Pittsburg's only homeless shelter closing

Updated March 11, 2014: Emergency funds could save a homeless shelter in Pittsburg from closing it's doors.

The City of Pittsburg will submit an additional funding request to the Kansas Housing Resource Corporation on SEK-CAP's behalf.

Commissioners approved the request at Tuesday night's commissioners meeting.

The funding would total around $60,000 and keep the Choices Shelter open until new funding is handed out for fiscal year 2015.

At one point the shelter had 50 residents, more than half were children.

The shelter is scheduled to close at the end of March.

If the grant is approved, SEK-CAP will use the month of April to make repairs then reopen the beginning of May.

Updated February 19, 2014: Effective immediately, SEK-CAP will no longer accept applicants for housing at the C.H.O.I.C.E.S. Family Emergency Shelter in Pittsburg. The closure will take effect March 31, 2014.

A grant that funded the shelter has been cut in half by the Kansas Housing Resources Corporation.

SEK-CAP Executive Director, Steve Lohr, said, "We continue to work with the families to find permanent housing, and we must provide our employees with adequate notice that their jobs will end."

Sean Ozbun has worked at the shelter for eight years.

"I was meant to do this so I was excited to have the opportunity to make an impact," said Ozbun.

When primary funding ends the shelter will close and SEK-CAP will spend several weeks cleaning and refurbishing the building.

SEK-CAP request that all non-monetary donations be temporarily directed to other social service, faith-based, or community organizations.

Financial donations for the shelter will be accepted and used to provide on-going homeless services.

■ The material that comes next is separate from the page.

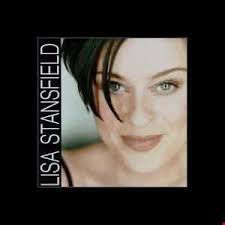 CD - Lisa Stansfield - Lisa Stansfield - IMP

Posted January 20, 2014 7:18: Pittsburg's only homeless shelter, C.H.O.I.C.E.S could soon lose funding, causing the shelter to close it's doors.. 

Southeast Kansas Community Action Program operates the shelter, which currently serves 300 to 400 people each year. Officials with the program say if funding is cut by the Kansas Housing Resource Corporation, they would have no choice but to close.
Robert Park and his family have called the emergency shelter home since Thanksgiving. 

"I thank god this shelter is here for us I really do I don't know what we would do without this place," said Park.  

Families in need can spend up to 90 days at the shelter. The only requirement is you have to have a child under the age of 18. And you have to present valid identification. 

Right now 50 people are living at the shelter, 32 of them are children. 

"It's just kind of tears me up a little bit because if it wasn't for us many of these families wouldn't have any place to go," said shelter manager Jami Crowder.  

SEK-CAP claims the Kansas Housing Resource Corporation gives funding to the shelter through a community service block grant. Their portion of the grant has now been cut in half.  

"400,000 that have historically come to Southeast Kansas will not be going elsewhere in the state," said Crowder.

If the funding is cut, SEK-CAP says Park and others will have to return to the streets. 

"People have hard times they fall on hard times and when you don't have family and friends to look to who do you look to," said Park

Funding will last until the end of March. SEK-CAP is working with community members to find a solution.